Task item
Images within the entries are to be omitted; the remainder must be reproduced exactly.

Items listed in a dataset

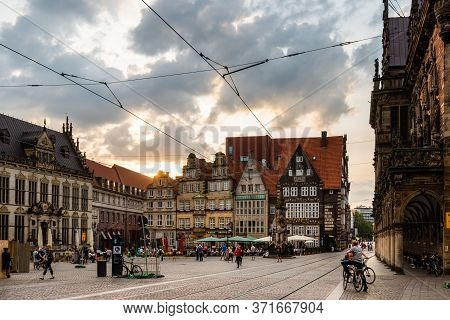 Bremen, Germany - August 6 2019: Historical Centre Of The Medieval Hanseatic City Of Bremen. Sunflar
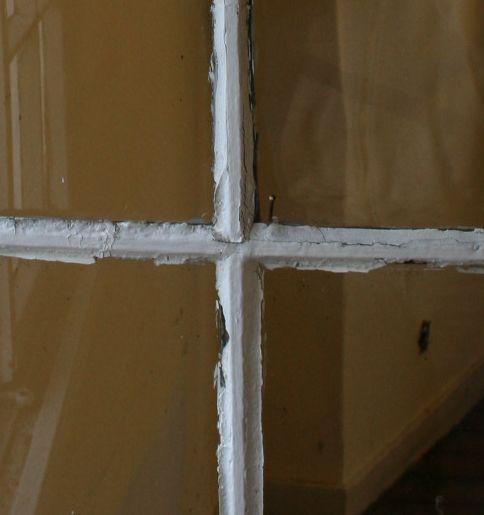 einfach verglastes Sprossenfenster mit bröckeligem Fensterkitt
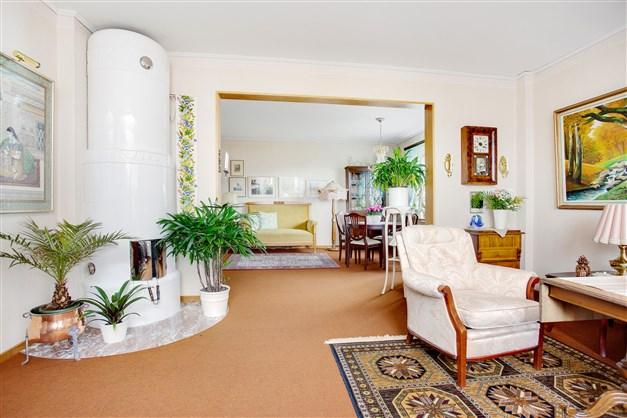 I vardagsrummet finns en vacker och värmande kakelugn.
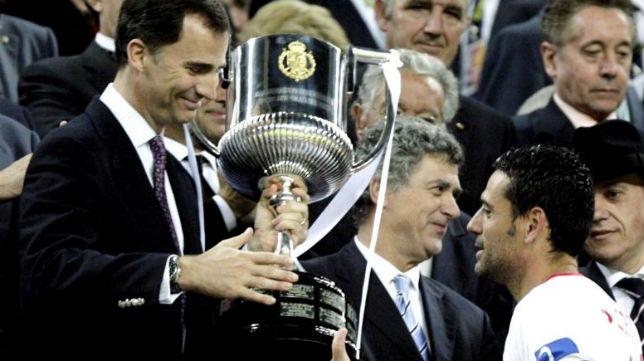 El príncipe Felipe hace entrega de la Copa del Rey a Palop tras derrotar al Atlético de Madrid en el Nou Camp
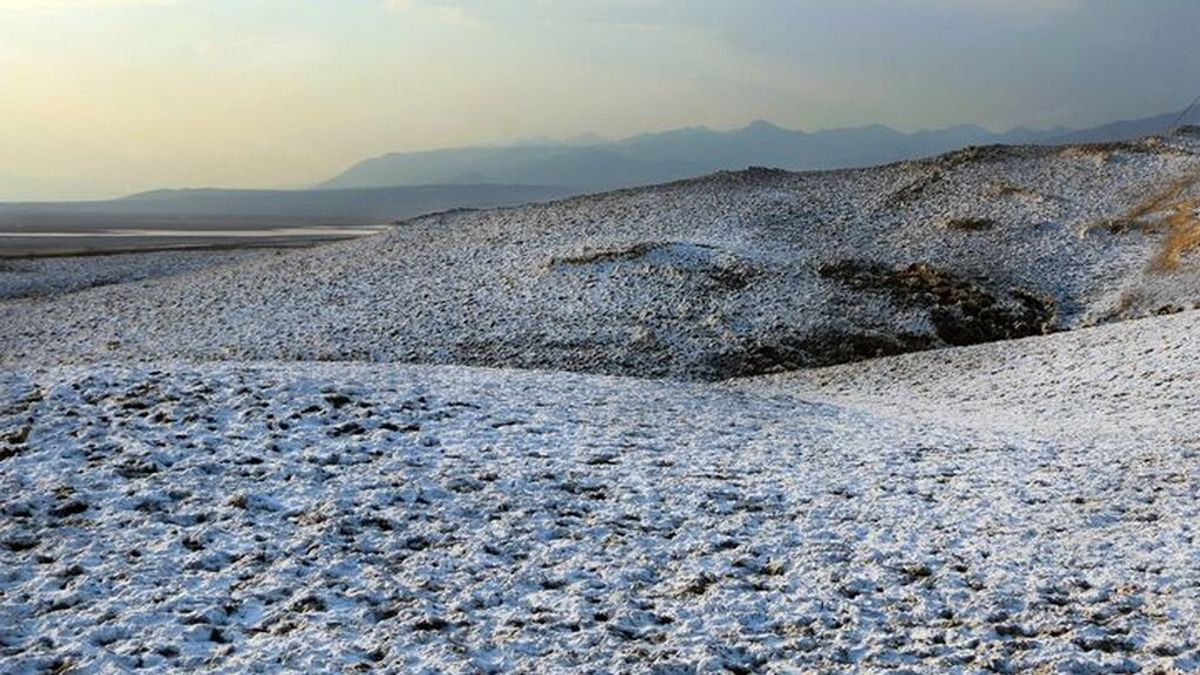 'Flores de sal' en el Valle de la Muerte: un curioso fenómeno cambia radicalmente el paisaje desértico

Written answer
 Bremen, Germany - August 6 2019: Historical Centre Of The Medieval Hanseatic City Of Bremen. Sunflar
 einfach verglastes Sprossenfenster mit bröckeligem Fensterkitt
 I vardagsrummet finns en vacker och värmande kakelugn.
 El príncipe Felipe hace entrega de la Copa del Rey a Palop tras derrotar al Atlético de Madrid en el Nou Camp
 'Flores de sal' en el Valle de la Muerte: un curioso fenómeno cambia radicalmente el paisaje desértico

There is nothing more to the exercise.